The singer also revealed that his identity as a Rastafarian factored into the song’s creation: “As a Rasta you have to look to yourself as kings and princes, and because a prince must have a princess and a king have a queen… this is a song that makes the woman feel nice. Because if a woman feels nice, the youth feel nice.”
The song almost had a different name – a story Riley shared with the Sunday Gleaner. While waiting out hurricane Emily back in 2005 at a friend’s house, the singer, who also bears the nickname ‘Singy Singy’, shared an early version of the song’s chorus with his friend, and revealed his initial name for the song – She’s Got It’
“She’s got what?” the friend asked him. According to Riley, the question drove him to consider what he actually wanted to say.
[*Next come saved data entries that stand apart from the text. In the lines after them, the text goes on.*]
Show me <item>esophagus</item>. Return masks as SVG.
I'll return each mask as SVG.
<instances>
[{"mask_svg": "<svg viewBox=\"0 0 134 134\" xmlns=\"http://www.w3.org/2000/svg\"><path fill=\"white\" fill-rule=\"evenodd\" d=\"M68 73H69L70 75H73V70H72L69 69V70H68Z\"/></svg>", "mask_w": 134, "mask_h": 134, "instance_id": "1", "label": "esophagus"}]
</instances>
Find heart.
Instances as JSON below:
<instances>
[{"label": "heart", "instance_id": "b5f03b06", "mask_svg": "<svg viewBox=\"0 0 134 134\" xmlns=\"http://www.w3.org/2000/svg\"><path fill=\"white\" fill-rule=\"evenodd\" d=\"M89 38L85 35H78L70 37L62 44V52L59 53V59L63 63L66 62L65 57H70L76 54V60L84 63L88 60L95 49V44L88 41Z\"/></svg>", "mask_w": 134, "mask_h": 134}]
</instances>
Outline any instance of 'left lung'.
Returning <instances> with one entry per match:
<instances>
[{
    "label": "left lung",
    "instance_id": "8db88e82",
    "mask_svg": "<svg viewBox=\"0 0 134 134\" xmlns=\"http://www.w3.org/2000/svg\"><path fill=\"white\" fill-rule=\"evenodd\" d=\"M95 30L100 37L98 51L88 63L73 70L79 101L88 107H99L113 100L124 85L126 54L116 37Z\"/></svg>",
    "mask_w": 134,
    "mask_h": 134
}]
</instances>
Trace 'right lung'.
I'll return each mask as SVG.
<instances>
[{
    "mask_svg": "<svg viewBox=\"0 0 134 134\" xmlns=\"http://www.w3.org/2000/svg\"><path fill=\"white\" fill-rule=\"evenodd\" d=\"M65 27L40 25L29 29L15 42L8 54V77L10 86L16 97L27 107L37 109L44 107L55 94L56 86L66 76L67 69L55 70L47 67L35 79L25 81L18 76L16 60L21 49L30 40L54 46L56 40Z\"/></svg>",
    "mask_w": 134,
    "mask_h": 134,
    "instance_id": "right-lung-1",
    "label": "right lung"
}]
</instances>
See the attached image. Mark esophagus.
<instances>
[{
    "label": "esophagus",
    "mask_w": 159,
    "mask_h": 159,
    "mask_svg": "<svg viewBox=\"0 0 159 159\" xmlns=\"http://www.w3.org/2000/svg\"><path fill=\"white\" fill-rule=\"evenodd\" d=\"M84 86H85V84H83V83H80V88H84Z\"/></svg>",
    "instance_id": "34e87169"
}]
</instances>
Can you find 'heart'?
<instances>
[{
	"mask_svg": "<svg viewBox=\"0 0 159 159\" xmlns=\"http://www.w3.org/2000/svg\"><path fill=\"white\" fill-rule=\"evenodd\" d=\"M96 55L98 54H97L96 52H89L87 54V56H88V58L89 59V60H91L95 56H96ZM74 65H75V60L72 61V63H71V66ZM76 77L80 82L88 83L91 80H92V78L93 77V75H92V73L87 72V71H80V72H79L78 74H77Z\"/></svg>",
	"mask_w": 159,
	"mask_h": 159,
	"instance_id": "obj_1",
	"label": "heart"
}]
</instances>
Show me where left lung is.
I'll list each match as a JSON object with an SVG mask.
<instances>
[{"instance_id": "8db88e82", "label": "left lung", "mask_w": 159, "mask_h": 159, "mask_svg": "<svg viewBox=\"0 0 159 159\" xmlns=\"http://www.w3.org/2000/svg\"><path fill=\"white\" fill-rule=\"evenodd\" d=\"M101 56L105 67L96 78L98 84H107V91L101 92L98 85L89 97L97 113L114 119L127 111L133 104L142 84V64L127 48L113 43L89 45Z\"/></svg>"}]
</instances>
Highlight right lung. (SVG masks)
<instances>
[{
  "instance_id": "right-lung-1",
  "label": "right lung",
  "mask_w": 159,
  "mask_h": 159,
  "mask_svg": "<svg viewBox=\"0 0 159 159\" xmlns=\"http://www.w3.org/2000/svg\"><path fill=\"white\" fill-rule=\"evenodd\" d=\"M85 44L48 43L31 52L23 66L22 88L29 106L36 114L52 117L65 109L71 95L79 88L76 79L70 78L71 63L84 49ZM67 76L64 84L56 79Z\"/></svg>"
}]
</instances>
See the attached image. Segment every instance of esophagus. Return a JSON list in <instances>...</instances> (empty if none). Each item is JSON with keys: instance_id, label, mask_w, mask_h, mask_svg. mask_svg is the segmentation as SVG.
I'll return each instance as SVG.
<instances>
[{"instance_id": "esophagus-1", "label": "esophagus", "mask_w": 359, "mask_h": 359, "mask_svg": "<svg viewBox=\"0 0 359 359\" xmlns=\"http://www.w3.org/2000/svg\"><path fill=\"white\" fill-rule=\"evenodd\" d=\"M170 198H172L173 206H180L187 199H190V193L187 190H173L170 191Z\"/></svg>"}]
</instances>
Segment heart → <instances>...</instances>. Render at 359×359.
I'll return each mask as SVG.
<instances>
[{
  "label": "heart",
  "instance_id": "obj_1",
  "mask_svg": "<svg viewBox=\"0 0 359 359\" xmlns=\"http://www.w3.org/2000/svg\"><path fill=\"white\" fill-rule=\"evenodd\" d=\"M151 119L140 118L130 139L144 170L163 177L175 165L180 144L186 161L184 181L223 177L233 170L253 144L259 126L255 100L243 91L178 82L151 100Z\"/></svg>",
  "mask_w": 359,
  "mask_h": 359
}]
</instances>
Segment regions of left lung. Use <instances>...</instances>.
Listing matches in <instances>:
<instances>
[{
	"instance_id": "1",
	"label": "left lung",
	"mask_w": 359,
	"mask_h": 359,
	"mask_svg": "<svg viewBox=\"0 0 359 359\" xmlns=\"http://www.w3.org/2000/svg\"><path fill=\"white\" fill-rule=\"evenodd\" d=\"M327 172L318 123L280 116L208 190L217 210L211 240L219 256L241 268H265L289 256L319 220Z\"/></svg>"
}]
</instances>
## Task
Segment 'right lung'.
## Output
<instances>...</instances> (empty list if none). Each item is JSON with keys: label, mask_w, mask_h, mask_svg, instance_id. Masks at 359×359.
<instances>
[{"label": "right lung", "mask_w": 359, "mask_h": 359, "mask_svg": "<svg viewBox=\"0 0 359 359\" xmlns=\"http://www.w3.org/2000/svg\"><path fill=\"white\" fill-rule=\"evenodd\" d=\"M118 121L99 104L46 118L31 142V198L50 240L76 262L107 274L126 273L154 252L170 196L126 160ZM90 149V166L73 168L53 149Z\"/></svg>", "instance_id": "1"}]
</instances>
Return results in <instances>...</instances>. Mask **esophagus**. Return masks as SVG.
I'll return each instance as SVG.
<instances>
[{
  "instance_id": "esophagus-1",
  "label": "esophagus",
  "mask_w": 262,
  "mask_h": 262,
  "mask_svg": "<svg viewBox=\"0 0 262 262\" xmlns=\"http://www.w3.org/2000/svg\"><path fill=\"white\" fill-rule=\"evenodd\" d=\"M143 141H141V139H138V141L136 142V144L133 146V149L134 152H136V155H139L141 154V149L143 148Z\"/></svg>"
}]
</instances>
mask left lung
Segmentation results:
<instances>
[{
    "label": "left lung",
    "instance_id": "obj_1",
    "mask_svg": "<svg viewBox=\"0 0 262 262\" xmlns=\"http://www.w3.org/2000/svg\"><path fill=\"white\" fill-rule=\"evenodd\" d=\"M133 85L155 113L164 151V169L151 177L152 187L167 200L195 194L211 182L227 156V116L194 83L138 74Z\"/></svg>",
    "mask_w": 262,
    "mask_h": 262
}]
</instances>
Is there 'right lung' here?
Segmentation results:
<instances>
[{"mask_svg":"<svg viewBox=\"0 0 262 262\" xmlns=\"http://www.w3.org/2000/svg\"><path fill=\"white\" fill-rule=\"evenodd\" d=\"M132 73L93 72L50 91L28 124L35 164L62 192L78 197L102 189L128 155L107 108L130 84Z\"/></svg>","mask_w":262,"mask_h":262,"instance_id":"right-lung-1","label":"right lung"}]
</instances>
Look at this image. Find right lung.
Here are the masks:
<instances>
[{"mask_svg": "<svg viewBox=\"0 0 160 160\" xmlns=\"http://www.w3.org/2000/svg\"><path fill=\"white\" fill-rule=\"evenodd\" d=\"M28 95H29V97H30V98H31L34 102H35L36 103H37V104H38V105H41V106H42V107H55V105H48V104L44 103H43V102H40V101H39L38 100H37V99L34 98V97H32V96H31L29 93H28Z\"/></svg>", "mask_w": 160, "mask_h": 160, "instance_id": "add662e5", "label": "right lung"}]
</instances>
She’s Royal is Riley’s most streamed song on Spotify, currently at 33 million plays. It is followed by Superman, at 20 million plays, and Lighter with Shenseea, at 17 million plays.
Powerful, his collab with Major Lazer and Ellie Goulding, has over 280 million plays on Spotify.
“We want the woman queen up and look up. We want them be positive,” he responded. That’s when it hit him. “Alright, ‘She’s Royal’.”
The song was tweaked to reflect the sentiments of the newfound title, and Riley ultimately moved forward with the version music lovers have come to know and love today.